TORONTO - Canada's federal government has decided to stop fighting a losing battle and start extending equal rights to same-sex couples.

In mid-January, the Globe and Mail reported that Ottawa will proceed with amendments treating homosexual couples the same as heterosexuals in matters from pensions to bankruptcy.

Insiders say the legislative changes are being sparked by increasing numbers of lawsuits charging that discriminatory federal laws violate the Canadian Charter of Rights and Freedoms.

One lawsuit brought against the government by a GLBT rights organization demands changes to 58 statutes.


Public service

BEVERLY HILLS, Calif. - George Michael has performed his public service for public sex.

Michael was sentenced to 80 hours of community service as part of his no-contest plea to lewd conduct in a park restroom.

Municipal Court Judge Charles Rubin warned the singer's attorney during a hearing Monday that Michael is under a court order to stay out of Will Rogers Park for the duration of his probation, about 17 more months.

"Make sure he is reinformed of that," Rubin said after Brad Barnholtz gave the judge proof that Michael completed his community service with a youth leadership program and paid $910 in fines. He also participated in five, one-hour counseling sessions.

Michael, 35, was arrested April 7 by an undercover police officer in a restroom at the park across from the Beverly Hills Hotel. He acknowledged he was gay after the incident.


Sodomy in Texas

HOUSTON - Two Texas men have taken another step in their crusade to overturn the state's anti-sodomy laws.

A judge denied their motions to quash charges against them that they engaged in sodomy. That sends their case to a state appeals court, where they hope to overturn the state's 119-year-old law making gay sex a crime.

John Geddes Lawrence, 55, and Tyrone Garner, 31, were arrested Sept. 17 in Lawrence's apartment and charged with engaging in homosexual conduct, a misdemeanor.

Both pleaded no contest last month, but appealed to the next court with a motion to quash the charges.

Under an agreement reached with prosecutors, Lawrence and Garner again pleaded no contest. The judge fined them $200 each and allowed the immediate filing of their new appeals.


Names reporting

ATLANTA - The federal government has reached what might otherwise be an obvious conclusion: Some gay men are avoiding AIDS tests in part because they don't want their names reported to the feds.

The Centers for Disease Control and Prevention said the survey underscores the need to continue government funding for anonymous HIV testing, even as the agency asks states to start keeping names of people who get treated for the virus that causes AIDS.

Last month, the CDC published new recommendations in which it asked all states to begin reporting HIV cases either with the person's name or an identifying code.

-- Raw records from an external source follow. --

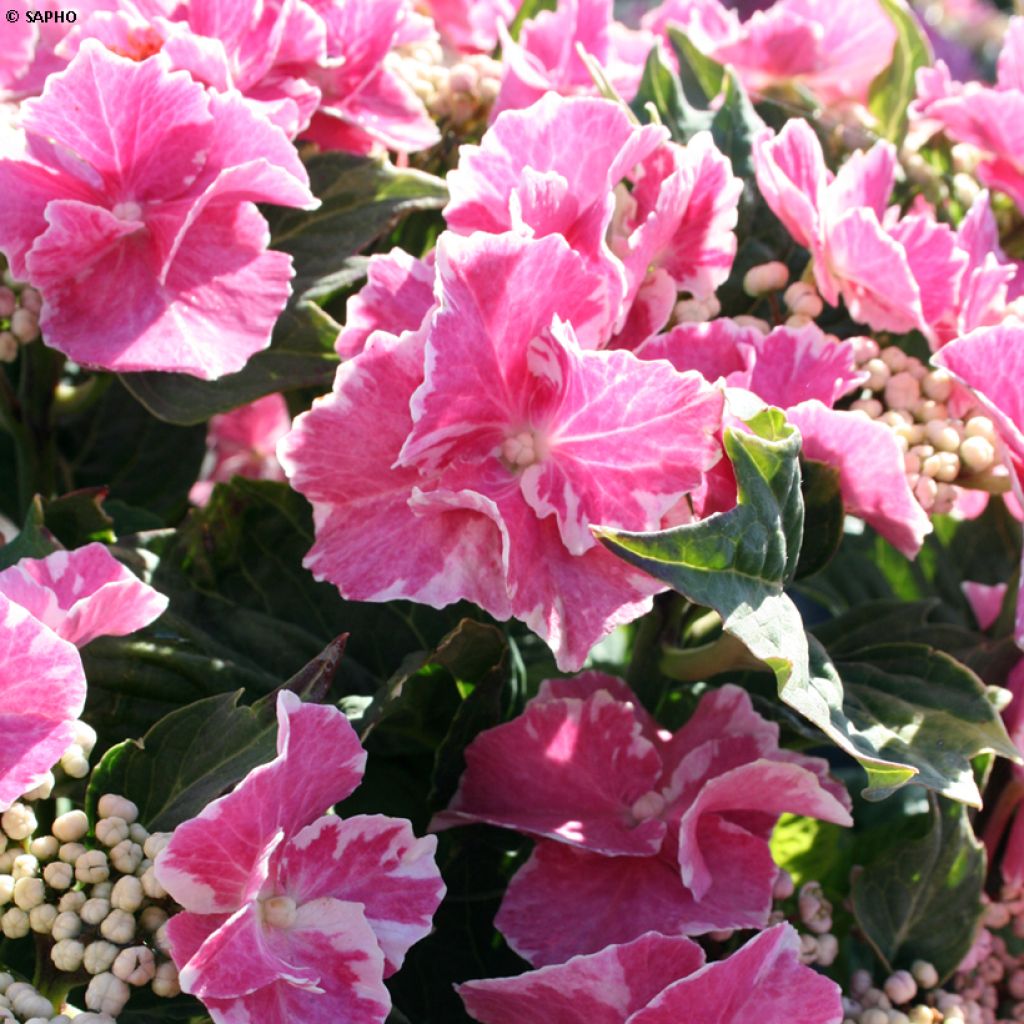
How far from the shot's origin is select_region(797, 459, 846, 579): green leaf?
53cm

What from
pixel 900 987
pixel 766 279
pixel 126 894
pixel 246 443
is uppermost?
pixel 766 279

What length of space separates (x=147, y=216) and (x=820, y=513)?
297 mm

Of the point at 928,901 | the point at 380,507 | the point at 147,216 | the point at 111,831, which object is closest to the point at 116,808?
the point at 111,831

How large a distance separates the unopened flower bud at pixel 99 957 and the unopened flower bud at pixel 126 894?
0.04ft

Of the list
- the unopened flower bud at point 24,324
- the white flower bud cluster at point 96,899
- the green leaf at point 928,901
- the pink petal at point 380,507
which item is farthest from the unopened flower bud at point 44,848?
the green leaf at point 928,901

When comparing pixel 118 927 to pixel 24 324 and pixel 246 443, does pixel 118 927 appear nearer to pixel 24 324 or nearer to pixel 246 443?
pixel 24 324

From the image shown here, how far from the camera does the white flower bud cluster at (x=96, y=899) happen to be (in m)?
0.46

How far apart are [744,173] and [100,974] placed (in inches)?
18.0

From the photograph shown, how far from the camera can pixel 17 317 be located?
0.62 metres

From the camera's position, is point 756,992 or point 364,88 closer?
point 756,992

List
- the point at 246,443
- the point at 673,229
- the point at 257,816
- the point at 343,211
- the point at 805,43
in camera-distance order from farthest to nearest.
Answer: the point at 246,443
the point at 805,43
the point at 343,211
the point at 673,229
the point at 257,816

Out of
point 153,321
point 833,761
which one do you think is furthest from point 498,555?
point 833,761

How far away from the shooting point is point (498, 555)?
20.2 inches

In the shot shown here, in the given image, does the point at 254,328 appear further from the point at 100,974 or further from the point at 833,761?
the point at 833,761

The CDC says the information will help health officials track HIV cases before they become full-blown AIDS. But some AIDS activists believe privacy concerns will steer some people away from being tested at all.

Despite the controversy over reporting of names, the CDC's survey found the most common reason for not getting tested was that people were afraid of learning they were HIV-positive.


Matthew's attackers

LARAMIE, Wyo. - There have been a number of developments in the case against the men accused of attacking and killing Matthew Shepard.

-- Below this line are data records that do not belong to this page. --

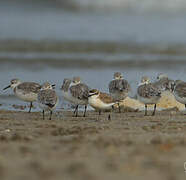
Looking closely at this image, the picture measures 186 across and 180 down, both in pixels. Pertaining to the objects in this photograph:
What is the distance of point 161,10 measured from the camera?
3719cm

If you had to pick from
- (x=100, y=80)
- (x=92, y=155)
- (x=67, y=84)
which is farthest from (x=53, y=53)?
(x=92, y=155)

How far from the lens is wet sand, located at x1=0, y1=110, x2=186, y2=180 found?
5.18 metres

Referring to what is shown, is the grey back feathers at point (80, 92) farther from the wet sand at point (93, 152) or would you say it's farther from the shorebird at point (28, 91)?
the wet sand at point (93, 152)

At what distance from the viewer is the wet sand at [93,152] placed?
17.0 ft

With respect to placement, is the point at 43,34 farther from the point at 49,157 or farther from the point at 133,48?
the point at 49,157

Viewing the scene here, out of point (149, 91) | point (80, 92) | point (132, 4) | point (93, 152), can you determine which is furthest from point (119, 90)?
point (132, 4)

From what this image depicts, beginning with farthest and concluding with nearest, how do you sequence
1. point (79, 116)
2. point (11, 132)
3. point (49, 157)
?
point (79, 116) < point (11, 132) < point (49, 157)

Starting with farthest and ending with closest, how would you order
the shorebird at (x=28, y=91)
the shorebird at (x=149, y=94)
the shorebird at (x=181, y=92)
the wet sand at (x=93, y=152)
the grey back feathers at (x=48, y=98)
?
the shorebird at (x=28, y=91) < the shorebird at (x=149, y=94) < the shorebird at (x=181, y=92) < the grey back feathers at (x=48, y=98) < the wet sand at (x=93, y=152)

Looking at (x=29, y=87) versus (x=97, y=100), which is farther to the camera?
(x=29, y=87)

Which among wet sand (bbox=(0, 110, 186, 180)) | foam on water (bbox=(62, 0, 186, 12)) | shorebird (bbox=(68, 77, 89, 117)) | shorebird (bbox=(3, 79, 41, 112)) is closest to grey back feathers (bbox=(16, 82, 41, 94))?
shorebird (bbox=(3, 79, 41, 112))

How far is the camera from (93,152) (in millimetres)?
6195

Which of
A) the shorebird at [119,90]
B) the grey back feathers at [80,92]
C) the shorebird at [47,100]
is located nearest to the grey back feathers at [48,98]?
the shorebird at [47,100]

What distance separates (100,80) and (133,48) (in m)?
7.50

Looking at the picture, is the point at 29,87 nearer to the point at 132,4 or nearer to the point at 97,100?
the point at 97,100
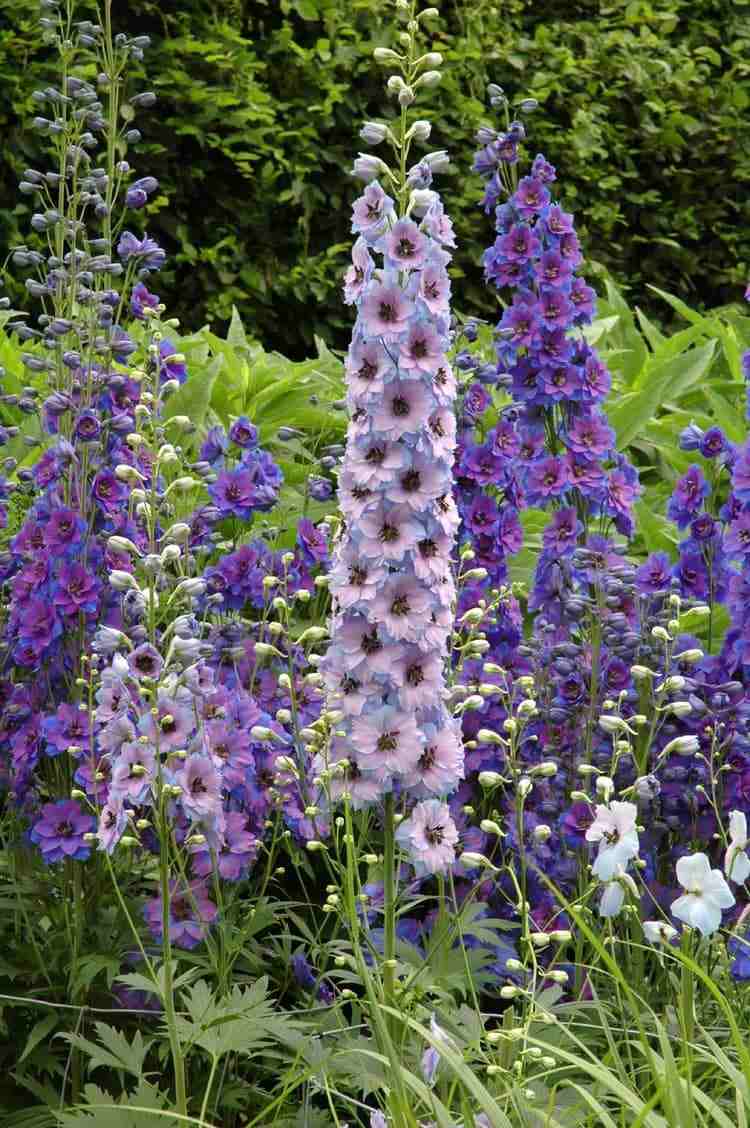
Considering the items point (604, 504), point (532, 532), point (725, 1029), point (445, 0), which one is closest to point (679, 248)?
point (445, 0)

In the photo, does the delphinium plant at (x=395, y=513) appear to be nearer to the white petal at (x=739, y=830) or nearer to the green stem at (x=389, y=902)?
the green stem at (x=389, y=902)

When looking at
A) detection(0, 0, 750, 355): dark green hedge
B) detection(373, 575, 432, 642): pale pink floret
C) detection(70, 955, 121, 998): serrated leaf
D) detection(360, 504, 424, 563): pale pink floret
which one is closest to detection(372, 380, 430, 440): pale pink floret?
detection(360, 504, 424, 563): pale pink floret

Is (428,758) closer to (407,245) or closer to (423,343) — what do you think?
(423,343)

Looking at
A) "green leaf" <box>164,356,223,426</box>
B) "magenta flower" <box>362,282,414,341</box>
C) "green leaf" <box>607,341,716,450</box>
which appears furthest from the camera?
"green leaf" <box>607,341,716,450</box>

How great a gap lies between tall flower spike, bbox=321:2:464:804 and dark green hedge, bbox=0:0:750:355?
3870 mm

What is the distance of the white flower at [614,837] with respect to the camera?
2223mm

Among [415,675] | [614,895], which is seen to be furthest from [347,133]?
[614,895]

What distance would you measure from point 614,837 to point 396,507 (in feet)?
2.02

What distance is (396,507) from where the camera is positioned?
2564mm

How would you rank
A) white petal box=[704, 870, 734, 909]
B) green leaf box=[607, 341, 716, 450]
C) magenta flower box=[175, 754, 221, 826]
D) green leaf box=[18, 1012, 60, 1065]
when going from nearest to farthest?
white petal box=[704, 870, 734, 909] < magenta flower box=[175, 754, 221, 826] < green leaf box=[18, 1012, 60, 1065] < green leaf box=[607, 341, 716, 450]

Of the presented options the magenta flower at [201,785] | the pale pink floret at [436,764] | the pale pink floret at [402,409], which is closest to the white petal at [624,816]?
the pale pink floret at [436,764]

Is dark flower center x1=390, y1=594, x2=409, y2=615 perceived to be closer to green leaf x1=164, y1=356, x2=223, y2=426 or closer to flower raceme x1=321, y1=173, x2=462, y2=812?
flower raceme x1=321, y1=173, x2=462, y2=812

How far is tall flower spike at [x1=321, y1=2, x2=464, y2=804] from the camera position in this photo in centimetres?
252

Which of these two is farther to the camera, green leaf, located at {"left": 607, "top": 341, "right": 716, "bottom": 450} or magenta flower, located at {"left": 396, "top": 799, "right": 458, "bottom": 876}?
green leaf, located at {"left": 607, "top": 341, "right": 716, "bottom": 450}
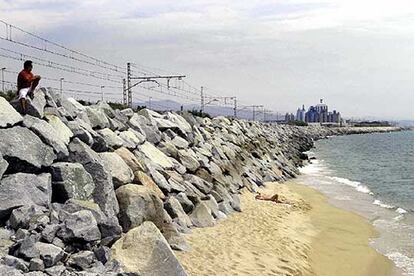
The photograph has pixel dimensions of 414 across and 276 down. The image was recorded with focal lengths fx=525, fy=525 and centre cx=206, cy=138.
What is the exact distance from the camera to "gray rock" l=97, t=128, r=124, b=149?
45.9 ft

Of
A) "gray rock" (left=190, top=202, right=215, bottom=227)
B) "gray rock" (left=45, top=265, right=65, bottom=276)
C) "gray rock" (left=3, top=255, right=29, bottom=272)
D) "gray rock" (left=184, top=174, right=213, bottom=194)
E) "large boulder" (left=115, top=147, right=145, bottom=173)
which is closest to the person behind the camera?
"gray rock" (left=3, top=255, right=29, bottom=272)

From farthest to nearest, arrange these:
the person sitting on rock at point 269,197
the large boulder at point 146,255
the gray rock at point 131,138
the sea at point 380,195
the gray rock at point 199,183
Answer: the person sitting on rock at point 269,197 → the sea at point 380,195 → the gray rock at point 199,183 → the gray rock at point 131,138 → the large boulder at point 146,255

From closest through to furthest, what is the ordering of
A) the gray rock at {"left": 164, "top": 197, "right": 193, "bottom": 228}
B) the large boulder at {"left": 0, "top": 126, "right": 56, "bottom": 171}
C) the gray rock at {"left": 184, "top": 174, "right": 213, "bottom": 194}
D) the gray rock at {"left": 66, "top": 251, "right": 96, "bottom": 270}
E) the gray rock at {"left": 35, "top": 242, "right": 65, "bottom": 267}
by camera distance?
the gray rock at {"left": 35, "top": 242, "right": 65, "bottom": 267} < the gray rock at {"left": 66, "top": 251, "right": 96, "bottom": 270} < the large boulder at {"left": 0, "top": 126, "right": 56, "bottom": 171} < the gray rock at {"left": 164, "top": 197, "right": 193, "bottom": 228} < the gray rock at {"left": 184, "top": 174, "right": 213, "bottom": 194}

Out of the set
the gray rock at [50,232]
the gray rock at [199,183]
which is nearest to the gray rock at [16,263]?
the gray rock at [50,232]

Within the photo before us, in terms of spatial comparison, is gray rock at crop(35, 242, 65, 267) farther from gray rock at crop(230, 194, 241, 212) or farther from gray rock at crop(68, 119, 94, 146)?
gray rock at crop(230, 194, 241, 212)

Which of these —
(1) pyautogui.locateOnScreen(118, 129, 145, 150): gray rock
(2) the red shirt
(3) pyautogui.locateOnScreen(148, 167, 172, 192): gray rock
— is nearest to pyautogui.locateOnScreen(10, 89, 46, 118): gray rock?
(2) the red shirt

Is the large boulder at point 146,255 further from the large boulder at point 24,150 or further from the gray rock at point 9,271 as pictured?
the large boulder at point 24,150

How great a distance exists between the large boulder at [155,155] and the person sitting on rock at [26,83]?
15.6 ft

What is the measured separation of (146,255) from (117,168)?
367cm

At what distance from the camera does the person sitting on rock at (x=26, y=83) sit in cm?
1147

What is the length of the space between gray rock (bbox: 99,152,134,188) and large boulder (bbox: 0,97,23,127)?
2355mm

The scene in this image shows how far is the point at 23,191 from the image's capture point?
938cm

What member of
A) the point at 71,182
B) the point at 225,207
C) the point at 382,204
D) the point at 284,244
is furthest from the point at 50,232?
the point at 382,204

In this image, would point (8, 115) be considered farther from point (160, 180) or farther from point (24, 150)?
point (160, 180)
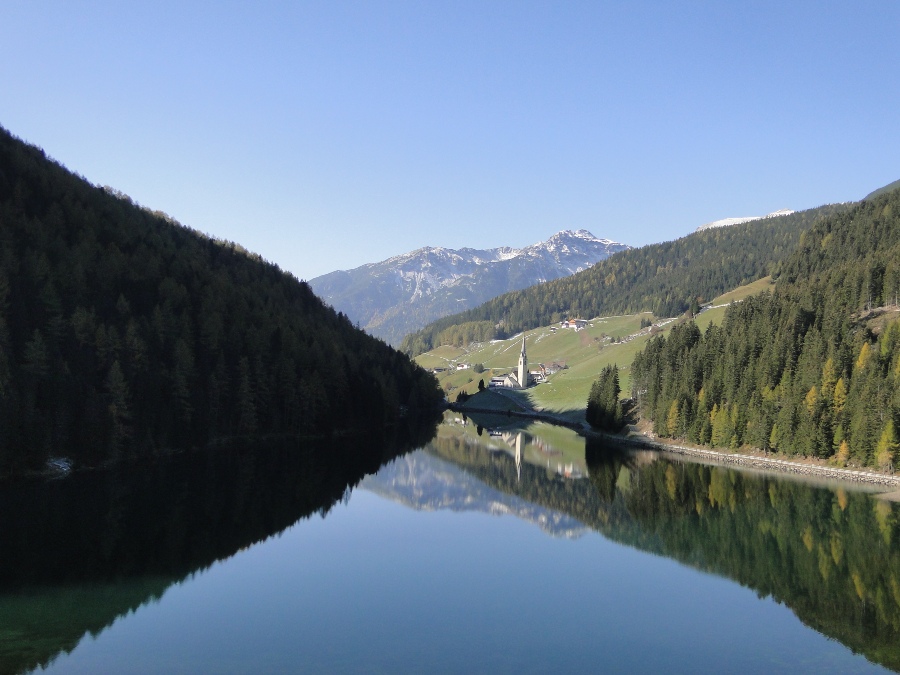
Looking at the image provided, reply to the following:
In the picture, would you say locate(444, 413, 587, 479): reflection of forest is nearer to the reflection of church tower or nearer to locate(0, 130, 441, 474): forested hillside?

The 21-year-old University of Wyoming student has become a symbol of the demand for national hate crimes legislation because of the savage way he was killed, in large part because he was gay.

Prosecutors have notified lawyers for Aaron James McKinney and Russell Arthur Henderson, both 21, that they intend to seek the death penalty if the men are convicted.

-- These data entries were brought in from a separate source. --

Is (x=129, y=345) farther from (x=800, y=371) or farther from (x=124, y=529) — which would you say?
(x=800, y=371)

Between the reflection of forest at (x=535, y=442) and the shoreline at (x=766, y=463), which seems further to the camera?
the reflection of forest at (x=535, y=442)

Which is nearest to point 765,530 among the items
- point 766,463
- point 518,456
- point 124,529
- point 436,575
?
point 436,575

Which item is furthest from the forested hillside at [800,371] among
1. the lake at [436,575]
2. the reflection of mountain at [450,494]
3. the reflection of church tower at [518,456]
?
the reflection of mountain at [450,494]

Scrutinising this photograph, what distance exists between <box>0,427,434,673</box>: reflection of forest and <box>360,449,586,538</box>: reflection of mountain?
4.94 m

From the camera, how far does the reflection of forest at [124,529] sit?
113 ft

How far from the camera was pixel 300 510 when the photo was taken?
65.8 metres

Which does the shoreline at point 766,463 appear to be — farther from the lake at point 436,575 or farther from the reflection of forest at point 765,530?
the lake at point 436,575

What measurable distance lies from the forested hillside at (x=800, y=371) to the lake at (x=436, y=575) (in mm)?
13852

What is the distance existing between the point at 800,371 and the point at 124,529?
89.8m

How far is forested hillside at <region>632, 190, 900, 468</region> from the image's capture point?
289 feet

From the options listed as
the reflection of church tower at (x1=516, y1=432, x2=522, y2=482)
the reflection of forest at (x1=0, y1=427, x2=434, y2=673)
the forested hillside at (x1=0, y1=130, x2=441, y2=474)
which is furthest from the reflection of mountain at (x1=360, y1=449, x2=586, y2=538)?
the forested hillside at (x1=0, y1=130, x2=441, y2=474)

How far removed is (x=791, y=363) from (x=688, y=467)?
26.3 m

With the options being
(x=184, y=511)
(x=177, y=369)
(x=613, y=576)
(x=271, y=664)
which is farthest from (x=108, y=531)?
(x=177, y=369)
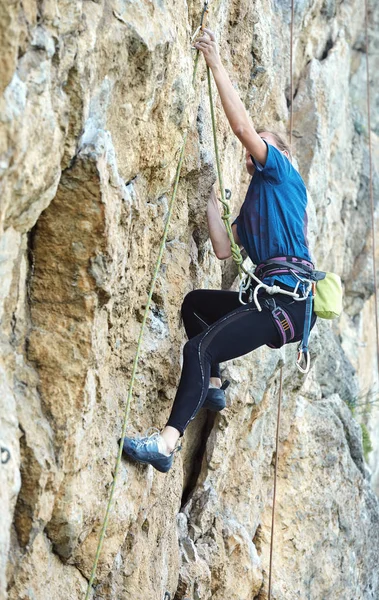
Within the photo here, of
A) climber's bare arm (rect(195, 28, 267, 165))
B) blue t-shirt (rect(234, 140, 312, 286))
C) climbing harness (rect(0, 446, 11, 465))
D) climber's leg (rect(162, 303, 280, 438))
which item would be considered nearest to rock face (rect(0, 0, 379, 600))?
climbing harness (rect(0, 446, 11, 465))

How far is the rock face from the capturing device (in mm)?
3332

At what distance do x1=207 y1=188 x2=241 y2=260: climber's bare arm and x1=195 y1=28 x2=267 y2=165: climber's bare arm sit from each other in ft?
2.33

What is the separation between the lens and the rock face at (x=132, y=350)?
3.33 m

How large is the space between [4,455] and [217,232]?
99.1 inches

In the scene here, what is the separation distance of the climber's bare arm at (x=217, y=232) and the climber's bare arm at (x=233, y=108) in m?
0.71

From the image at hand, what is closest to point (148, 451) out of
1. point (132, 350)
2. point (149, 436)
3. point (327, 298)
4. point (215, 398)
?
point (149, 436)

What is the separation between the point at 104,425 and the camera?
4238 millimetres

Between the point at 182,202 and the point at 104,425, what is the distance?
63.7 inches

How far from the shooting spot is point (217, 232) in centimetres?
537

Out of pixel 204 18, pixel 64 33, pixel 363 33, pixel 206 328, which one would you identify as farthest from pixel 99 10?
pixel 363 33

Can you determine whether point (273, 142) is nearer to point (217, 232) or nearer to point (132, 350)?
point (217, 232)

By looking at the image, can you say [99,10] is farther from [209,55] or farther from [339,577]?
[339,577]

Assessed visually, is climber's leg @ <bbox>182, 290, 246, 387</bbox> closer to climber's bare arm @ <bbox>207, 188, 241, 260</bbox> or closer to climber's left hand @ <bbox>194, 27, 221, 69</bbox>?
climber's bare arm @ <bbox>207, 188, 241, 260</bbox>

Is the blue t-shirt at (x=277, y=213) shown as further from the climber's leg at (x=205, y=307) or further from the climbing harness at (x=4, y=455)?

They're accused of luring Shepard out of a bar. Police say the two robbed and pistol-whipped the 105-pound freshman, tied him to a log fence and beat him into unconsciousness. Shepard died five days later, on Oct. 12, 1998.

Wyoming, whose motto is the Equality State, is one of nine states with no hate-crime law.

Less than a week before the prosecutors' announcement, Henderson's girlfriend, Chasity Vera Pasley, 20, pleaded guilty to being an accessory after the fact to first-degree murder.

Attorneys said Pasley did not plead guilty as part of a plea bargain, and she will be called as a witness if the case against the other defendants goes to trial.

Pasley and Kristen LeAnn Price, 19 are accused of helping McKinney and Henderson dispose of bloody clothing Henderson wore during the attack.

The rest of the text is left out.